**Written request**
Please copy the material below, replacing "parallel ski track grooves" with "parallel ski tracks" and leaving everything else unchanged.

**Given entries**
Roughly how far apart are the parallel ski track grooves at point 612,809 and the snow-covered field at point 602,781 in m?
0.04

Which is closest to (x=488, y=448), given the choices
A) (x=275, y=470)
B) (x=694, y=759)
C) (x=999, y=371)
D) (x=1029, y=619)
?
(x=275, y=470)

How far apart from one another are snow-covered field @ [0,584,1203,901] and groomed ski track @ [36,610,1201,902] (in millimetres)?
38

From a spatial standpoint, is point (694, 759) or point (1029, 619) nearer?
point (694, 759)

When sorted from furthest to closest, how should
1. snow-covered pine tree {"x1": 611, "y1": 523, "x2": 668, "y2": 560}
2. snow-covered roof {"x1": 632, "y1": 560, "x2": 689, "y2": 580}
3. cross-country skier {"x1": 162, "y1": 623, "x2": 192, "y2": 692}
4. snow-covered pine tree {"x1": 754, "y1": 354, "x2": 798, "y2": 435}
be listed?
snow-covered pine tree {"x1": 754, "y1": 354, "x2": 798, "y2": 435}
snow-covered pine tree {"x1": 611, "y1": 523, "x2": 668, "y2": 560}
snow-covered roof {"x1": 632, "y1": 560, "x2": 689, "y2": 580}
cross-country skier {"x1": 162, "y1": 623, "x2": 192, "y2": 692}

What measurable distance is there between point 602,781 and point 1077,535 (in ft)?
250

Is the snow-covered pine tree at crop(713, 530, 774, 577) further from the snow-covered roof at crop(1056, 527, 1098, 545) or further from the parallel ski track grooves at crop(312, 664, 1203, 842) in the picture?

**Solved problem**
Roughly how far apart are the parallel ski tracks at point 612,809 and the snow-covered field at point 602,781 in m?
0.04

Which is closest to (x=488, y=448), given the choices
A) (x=275, y=470)
B) (x=694, y=759)
C) (x=999, y=371)
D) (x=1029, y=619)
?
(x=275, y=470)

How far apart from one another are snow-covered field @ [0,584,1203,901] and groomed ski track @ [36,610,1201,902] (in millimetres)?
38

From a spatial standpoint, is point (694, 759) or point (1029, 619) nearer?
point (694, 759)

When sorted from furthest to closest, how should
1. snow-covered pine tree {"x1": 611, "y1": 523, "x2": 668, "y2": 560}
2. snow-covered roof {"x1": 632, "y1": 560, "x2": 689, "y2": 580}
3. cross-country skier {"x1": 162, "y1": 623, "x2": 192, "y2": 692}
4. snow-covered pine tree {"x1": 754, "y1": 354, "x2": 798, "y2": 435}
be listed?
snow-covered pine tree {"x1": 754, "y1": 354, "x2": 798, "y2": 435}
snow-covered pine tree {"x1": 611, "y1": 523, "x2": 668, "y2": 560}
snow-covered roof {"x1": 632, "y1": 560, "x2": 689, "y2": 580}
cross-country skier {"x1": 162, "y1": 623, "x2": 192, "y2": 692}

What measurable distance is there between point 602,781 and point 1077,535 (in ft)?
250

Is the snow-covered pine tree at crop(713, 530, 774, 577) further from the snow-covered roof at crop(1056, 527, 1098, 545) or further from the parallel ski tracks at crop(312, 664, 1203, 842) in the picture?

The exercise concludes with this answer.